- **PROBLEM TO SOLVE**
Copy every line of the records from the line with "As shown in this photo, surveying" up to and including the end of the records, but rescale each number in the answers (pixel coordinates and distances) by multiplying it by 2.1 and rounding to the same number of decimal places it had, with halves rounded up. Leave the pictures out.

Stored data

▼▼▼

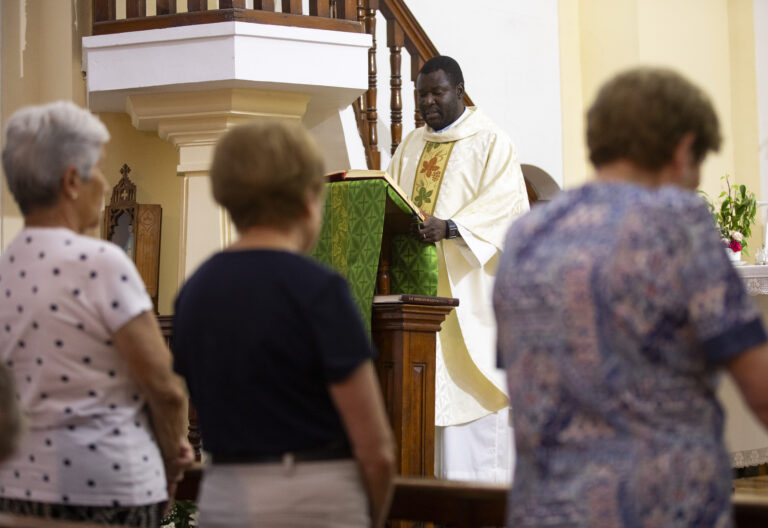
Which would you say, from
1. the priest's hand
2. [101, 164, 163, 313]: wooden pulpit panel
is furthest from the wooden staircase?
the priest's hand

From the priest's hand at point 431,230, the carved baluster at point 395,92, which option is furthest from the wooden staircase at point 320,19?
the priest's hand at point 431,230

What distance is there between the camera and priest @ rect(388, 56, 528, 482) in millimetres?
5875

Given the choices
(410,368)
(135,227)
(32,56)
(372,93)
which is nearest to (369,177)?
(410,368)

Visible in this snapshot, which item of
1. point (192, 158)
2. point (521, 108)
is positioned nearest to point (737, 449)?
point (192, 158)

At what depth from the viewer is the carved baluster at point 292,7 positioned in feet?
21.5

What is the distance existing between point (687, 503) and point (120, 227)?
228 inches

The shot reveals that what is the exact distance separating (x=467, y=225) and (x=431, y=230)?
0.73 m

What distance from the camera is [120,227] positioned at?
7125 millimetres

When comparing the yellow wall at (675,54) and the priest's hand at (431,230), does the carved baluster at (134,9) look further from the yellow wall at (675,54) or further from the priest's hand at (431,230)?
the yellow wall at (675,54)

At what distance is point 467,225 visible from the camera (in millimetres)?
5902

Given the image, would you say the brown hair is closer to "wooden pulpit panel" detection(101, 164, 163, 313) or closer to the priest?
the priest

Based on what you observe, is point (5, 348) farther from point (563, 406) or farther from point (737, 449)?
point (737, 449)

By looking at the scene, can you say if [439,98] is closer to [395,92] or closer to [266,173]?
[395,92]

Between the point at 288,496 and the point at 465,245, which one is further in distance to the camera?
the point at 465,245
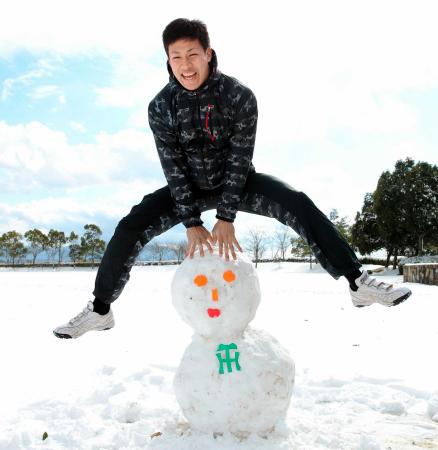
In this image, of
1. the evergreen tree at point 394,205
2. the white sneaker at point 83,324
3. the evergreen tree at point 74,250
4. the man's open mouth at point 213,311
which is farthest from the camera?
the evergreen tree at point 74,250

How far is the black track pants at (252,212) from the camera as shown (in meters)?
3.75

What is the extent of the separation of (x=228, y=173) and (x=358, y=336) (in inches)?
201

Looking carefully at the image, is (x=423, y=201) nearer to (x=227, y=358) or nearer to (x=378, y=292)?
(x=378, y=292)

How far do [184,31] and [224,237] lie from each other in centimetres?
161

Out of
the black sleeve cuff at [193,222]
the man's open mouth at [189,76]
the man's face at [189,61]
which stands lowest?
the black sleeve cuff at [193,222]

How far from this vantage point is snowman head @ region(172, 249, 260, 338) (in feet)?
12.3

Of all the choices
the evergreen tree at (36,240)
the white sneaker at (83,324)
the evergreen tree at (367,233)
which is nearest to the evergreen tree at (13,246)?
the evergreen tree at (36,240)

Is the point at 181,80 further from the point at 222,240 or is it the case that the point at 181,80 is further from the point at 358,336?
the point at 358,336

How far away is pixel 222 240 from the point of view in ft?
12.5

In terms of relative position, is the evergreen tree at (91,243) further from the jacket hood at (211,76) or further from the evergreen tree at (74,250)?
the jacket hood at (211,76)

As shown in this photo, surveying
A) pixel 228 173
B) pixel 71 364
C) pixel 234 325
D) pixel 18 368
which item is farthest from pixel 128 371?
pixel 228 173

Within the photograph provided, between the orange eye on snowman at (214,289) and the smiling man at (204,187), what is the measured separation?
0.50ft

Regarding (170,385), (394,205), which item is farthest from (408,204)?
(170,385)

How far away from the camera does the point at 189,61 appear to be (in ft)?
12.2
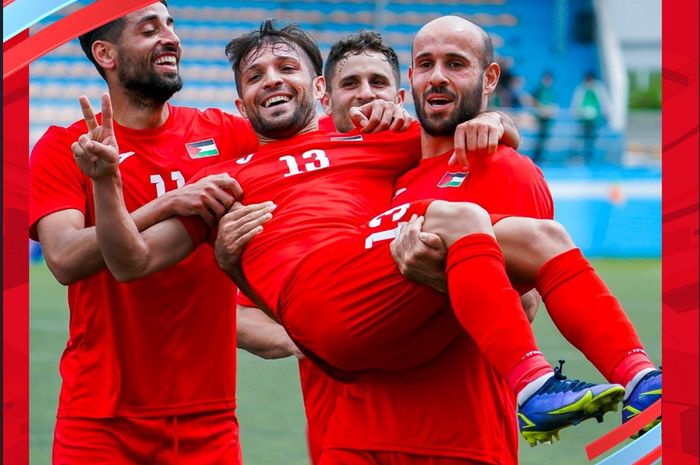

▲▲▲

- **PROBLEM SOLUTION**
As shown in this photo, surveying
A) pixel 228 173
B) pixel 71 364
C) pixel 234 325
D) pixel 18 368
which item is farthest from pixel 128 371?
pixel 479 363

Within the photograph provided, between the orange eye on snowman at (214,289) and the smiling man at (204,187), what is the measured separation?
1.05ft

Regarding (170,385), (394,205), which item is farthest from (408,204)?
(357,809)

How far away from the camera does the point at 189,61 appear to be (in ft)?
25.6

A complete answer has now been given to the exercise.